“版本排序”的C++比较函数？

Question

I see Compare two string as numeric value and I can look at the source for the sort command-line utility. But to my surprise, I haven't found in Boost or StackOverflow a reference implementation of a generic string comparison of what man sort calls --version-sort – sorting strings with embedded numbers. I understand there are locale issues if we want to do full numeric sort with signs, separators, and decimals, but version sort seems much easier (and addresses the common case sequential file names that aren't zero-padded). Is there a common implementation of something like this?

If not, A naive generic implementation supporting just unsigned integers seems like it would be

1. Both empty => equal.
2. Find the first digits in each range.
3. std::lexicographical_compare_three_way the corresponding leading ranges.
4. If they aren't equal, we are done.
5. If they are equal, find the end of the digit spans.
6. Compare the corresponding digit spans numerically.
7. Recursively compare the remainder of the ranges.
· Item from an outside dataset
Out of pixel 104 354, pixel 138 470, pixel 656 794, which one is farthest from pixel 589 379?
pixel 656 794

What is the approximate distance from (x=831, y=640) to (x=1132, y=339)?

Where the digit-span portion is something like

#include <algorithm>
#include <cassert>
#include <cctype> // For std::isdigit
#include <string_view>


struct is_digit_t {
    // See https://en.cppreference.com/w/cpp/string/byte/isdigit
    [[nodiscard]] bool operator()(unsigned char c) const {
         return std::isdigit(c);
    }
    [[nodiscard]] bool operator()(const std::integral auto& c) const {
        if (c != static_cast<std::decay_t<decltype(c)>>(static_cast<unsigned char>(c))) {
            return false; // Has to be itself as an unsigned char.
        }
        return (*this)(static_cast<unsigned char>(c));
    }
};

template <typename It0, typename It1, typename IsDigit = is_digit_t>
std::strong_ordering compare_strings_containing_only_digits_three_way(
    It0 b0, It0 e0, 
    It1 b1, It1 e1,
    [[maybe_unused]] IsDigit is_digit = {})
{
    assert(std::all_of(b0, e0, is_digit));
    assert(std::all_of(b1, e1, is_digit));    
    // Skip leading zeros:
    auto nonzero = [](const auto& c) { return c != '0'; };
    const auto bnz0 = std::find_if_not(b0, e0, nonzero);
    const auto bnz1 = std::find_if_not(b1, e1, nonzero);
    const auto s0 = std::distance(bnz0, e0);
    const auto s1 = std::distance(bnz1, e1);
    if (s0 != s1) {
        return s0 < s1 ? std::strong_ordering::less : std::strong_ordering::greater;
    }
    // Same number of digits => lexicographical compare is numerical compare:
    const auto numerical = std::lexicographical_compare_three_way(b0, e0, b1, e1);
    if (numerical != 0) {
        return numerical;
    }
    // Tiebreaker: "1" < "01" < "001" < "2":
    return std::lexicographical_compare_three_way(b0, bnz0, b1, bnz1);
}

template <typename It0, typename It1, typename IsDigit = is_digit_t>
std::strong_ordering compare_strings_containing_unsigned_integers_three_way(
    It0 b0, It0 e0, 
    It1 b1, It1 e1,
    IsDigit is_digit = {}) 
{
    if (b0 == e0 && b1 == e1) { // Totally empty => equal.
        return std::strong_ordering::equal;
    }
    const auto numStart0 = std::find_if(b0, e0, is_digit);
    const auto numStart1 = std::find_if(b1, e1, is_digit);

    
    if (const auto leadingCmp = std::lexicographical_compare_three_way(b0, numStart0, b1, numStart1);
        leadingCmp != std::strong_ordering::equal) {
        return leadingCmp; // Don't have to worry about the numbers.
    }
    const auto numEnd0 = std::find_if_not(numStart0, e0, is_digit);
    const auto numEnd1 = std::find_if_not(numStart1, e1, is_digit);
    if (auto numberCmp = compare_strings_containing_only_digits_three_way(numStart0, numEnd0, numStart1, numEnd1, is_digit); 
        numberCmp != std::strong_ordering::equal) {
        return numberCmp; // Number-part tie-broke it.
    }
    // Recursively deal with everything after the first matched numbers:
    return compare_strings_containing_unsigned_integers_three_way(numEnd0, e0, numEnd1, e1);
}

https://godbolt.org/z/eEKbMj9vj

So...

• Does this seem right?
• Is there a cleaner way?
• Are there really no Boost algorithms for this?

Answer 1

std::sort requires O(N·log(N)) comparisons. Compare that to O(N) transforming each string individually to a number that can be compared via built-in < .

Instead of embedding the transformation in the comparison you should consider to populate a std::vector< std::pair<int, std::string>> and sort that via a simple std::sort(v.begin(),v.end()) and eventually extract the original strings to get the desired output.